===== SOURCE =====

Tick, tick, tick went the wristwatch found by Willy Fulton.

This is not a story about Willy Fulton, though, or about the wristwatch. Part of it's about the long and westward journey of the wristwatch's owner, a recovering drug addict from Long Island who'd long ago dropped out of college to attain the familiar, and familiarly unattainable, Hollywood dream. Part of the story is about how he failed to make that dream a reality, and instead arrived at stardom in a more roundabout way—that is, sprinting naked along the Alaskan riversides to ward off the floatplanes, which Willy Fulton often flew.

More than anything else, though, this is a story about shapeshifting.

It's also a love story.

It was mid-autumn, 2003. The ice hadn't yet reached Hallo Bay, nestled across from Kodiak Island on Alaska's southeastern coast. But it wouldn't be long. The mass exodus of migrating things was tapering off to a last-minute few, no more blankets of wings rustling over the whole sky. What stayed behind would slide into the long sleep that mimics dying, like the little brown bat in its little snug spaces, and the arctic ground squirrel burrowed three feet deep, and the bears.

It was hard to believe that months earlier, the backdrop to this [End Page 15] scene was drenched in a green so loud as to silence all else, and so big that that's what people called it: the Big Green. A solid if uncreative choice, as well as a unique honor—it was just one savannah on the Wales-sized expanse of Katmai National Park, where it was impressive to be named anything at all; many of the mountains had been given no such distinction. Why go to the trouble, and for whom?

The wristwatch, still running, eventually made its way into the hands of a woman named Jewel. "Oh, wow," she said. She fastened the gift around her wrist and admired its refractions of light. Tick, tick, tick. It shone clean as a bone.

===== SUPPLIED INFORMATION =====

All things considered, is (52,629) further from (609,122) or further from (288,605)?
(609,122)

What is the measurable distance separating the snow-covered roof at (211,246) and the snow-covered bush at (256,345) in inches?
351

=====

> _DIRECTIVES_
1. Name every animal that the wristwatch story says will slide into the long sleep that mimics dying.
2. In the wristwatch story, what did people call the savannah that was drenched in green months earlier?
3. Echo the stretch of the wristwatch story from "Tick, tick, tick went" through "story about shapeshifting.".
The listing is separate material from the wristwatch story.

> _RESPONSE LIST_
1. The little brown bat, the arctic ground squirrel, and the bears.

2. The Big Green.

3.
Tick, tick, tick went the wristwatch found by Willy Fulton.

This is not a story about Willy Fulton, though, or about the wristwatch. Part of it's about the long and westward journey of the wristwatch's owner, a recovering drug addict from Long Island who'd long ago dropped out of college to attain the familiar, and familiarly unattainable, Hollywood dream. Part of the story is about how he failed to make that dream a reality, and instead arrived at stardom in a more roundabout way—that is, sprinting naked along the Alaskan riversides to ward off the floatplanes, which Willy Fulton often flew.

More than anything else, though, this is a story about shapeshifting.